PAGE EXCERPT =
Smithsonian Welcomes SONHS

School invited to nation’s capital to demonstrate simulation-based innovations in nursing education.
Smithsonian Welcomes SONHS

The School of Nursing and Health Studies (SONHS) presented the installation “Hands-On Simulation Education to Combat Nursing Shortage, Infant Mortality” at the Smithsonian Institution as part of the ACCelerate Creativity and Innovation Festival.

For the second time in two years, the free, family-friendly festival organized by Virginia Tech highlighted another stellar dimension of 15 universities, including the University of Miami, that belong to the Atlantic Coast Conference—the NCAA powerhouse known for winning dozens of national championships in multiple sports.

“This festival is a great opportunity to showcase UM’s outstanding research, scholarly, and creative works among our ACC peers and to the public,” said Jeffrey Duerk, UM’s senior vice president for academic affairs and provost. For three days in April, over 50,000 visitors explored 38 interactive installations and 13 performances showcasing creativity and research at the nexus of science, engineering, arts, and design at ACC institutions.

REQUIRED ACTION 1 = According to the SONHS Smithsonian article, which fields did the festival's installations and performances bring together? List them.
REQUIRED ACTION 2 = Carry on writing the SONHS Smithsonian article, starting right after its last sentence.
The listing that comes next has no connection to the SONHS Smithsonian article.

THE DATA =
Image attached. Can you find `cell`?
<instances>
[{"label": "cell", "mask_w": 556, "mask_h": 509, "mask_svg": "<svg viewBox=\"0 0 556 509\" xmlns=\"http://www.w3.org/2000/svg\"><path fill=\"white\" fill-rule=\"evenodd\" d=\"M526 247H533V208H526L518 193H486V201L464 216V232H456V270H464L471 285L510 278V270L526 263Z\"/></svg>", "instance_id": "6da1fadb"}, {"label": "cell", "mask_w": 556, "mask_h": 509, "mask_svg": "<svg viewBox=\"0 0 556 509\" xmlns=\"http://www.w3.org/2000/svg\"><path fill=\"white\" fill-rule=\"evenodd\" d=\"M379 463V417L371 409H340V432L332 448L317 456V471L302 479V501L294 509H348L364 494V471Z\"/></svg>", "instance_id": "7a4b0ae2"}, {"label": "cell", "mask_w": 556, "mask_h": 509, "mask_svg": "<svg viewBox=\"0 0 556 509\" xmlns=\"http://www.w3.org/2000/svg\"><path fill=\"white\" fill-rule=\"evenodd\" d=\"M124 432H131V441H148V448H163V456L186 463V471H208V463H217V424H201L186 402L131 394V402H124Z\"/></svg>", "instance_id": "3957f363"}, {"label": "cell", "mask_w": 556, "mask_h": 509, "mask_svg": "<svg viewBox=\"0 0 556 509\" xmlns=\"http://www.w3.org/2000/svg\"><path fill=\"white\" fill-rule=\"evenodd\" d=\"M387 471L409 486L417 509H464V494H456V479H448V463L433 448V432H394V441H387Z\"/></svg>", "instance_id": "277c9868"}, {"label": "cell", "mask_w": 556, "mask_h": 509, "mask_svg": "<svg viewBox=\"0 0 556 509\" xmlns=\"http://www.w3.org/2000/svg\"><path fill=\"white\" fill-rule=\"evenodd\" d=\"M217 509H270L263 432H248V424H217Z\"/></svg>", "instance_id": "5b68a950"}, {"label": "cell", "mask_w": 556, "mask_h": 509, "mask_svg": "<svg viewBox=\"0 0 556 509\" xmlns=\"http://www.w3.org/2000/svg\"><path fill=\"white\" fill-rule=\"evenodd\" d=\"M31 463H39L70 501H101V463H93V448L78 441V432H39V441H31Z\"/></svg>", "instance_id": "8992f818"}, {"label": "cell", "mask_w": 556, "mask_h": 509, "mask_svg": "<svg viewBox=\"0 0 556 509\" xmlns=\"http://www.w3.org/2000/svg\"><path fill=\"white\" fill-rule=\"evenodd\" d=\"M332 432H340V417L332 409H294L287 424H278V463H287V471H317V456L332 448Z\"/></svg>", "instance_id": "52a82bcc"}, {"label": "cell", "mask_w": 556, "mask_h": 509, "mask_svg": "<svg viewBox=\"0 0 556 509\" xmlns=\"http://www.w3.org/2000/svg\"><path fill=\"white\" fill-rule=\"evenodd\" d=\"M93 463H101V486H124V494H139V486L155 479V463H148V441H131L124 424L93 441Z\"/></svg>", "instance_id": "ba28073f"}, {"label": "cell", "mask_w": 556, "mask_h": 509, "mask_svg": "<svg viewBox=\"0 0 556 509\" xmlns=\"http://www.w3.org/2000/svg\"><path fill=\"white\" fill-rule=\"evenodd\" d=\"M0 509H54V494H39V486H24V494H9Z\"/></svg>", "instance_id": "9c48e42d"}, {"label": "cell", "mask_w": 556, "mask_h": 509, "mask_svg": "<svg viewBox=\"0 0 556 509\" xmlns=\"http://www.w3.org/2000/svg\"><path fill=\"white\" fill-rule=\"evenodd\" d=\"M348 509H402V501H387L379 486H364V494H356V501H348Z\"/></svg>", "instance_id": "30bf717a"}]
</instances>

EXPECTED OUTPUT 1 = science, engineering, arts, design

EXPECTED OUTPUT 2 =
The SONHS project was one of just three exhibitions chosen to represent UM, and it required transporting and setting up a full-size incubator in the west wing of the Smithsonian’s National Museum of American History.

“Our goal is to show how we’re preparing nurses, who are the most trusted professionals,” said Dr. Susana Barroso, assistant professor of clinical and director of special projects at the school’s Simulation Hospital. “It’s also a great way to network with other universities—our ACC partners—to be able to say, ‘Look what we’re doing. Look what you’re doing. Let’s join forces and create something even better.’’’

Joined by nurse specialist Michelle Arrojo, DNP ’18, and simulation technician Curtis Francisque, Barroso demonstrated how nursing students learn to care for premature babies and other newborns with serious health challenges by practicing on life-like infant simulators that can stop breathing, change color (become cyanotic), and exhibit rapidly dropping heart rates and other life-threatening symptoms. The curriculum primes students to work collaboratively, use critical thinking, and intervene appropriately to provide safe and evidence-based care in a NICU/PICU environment.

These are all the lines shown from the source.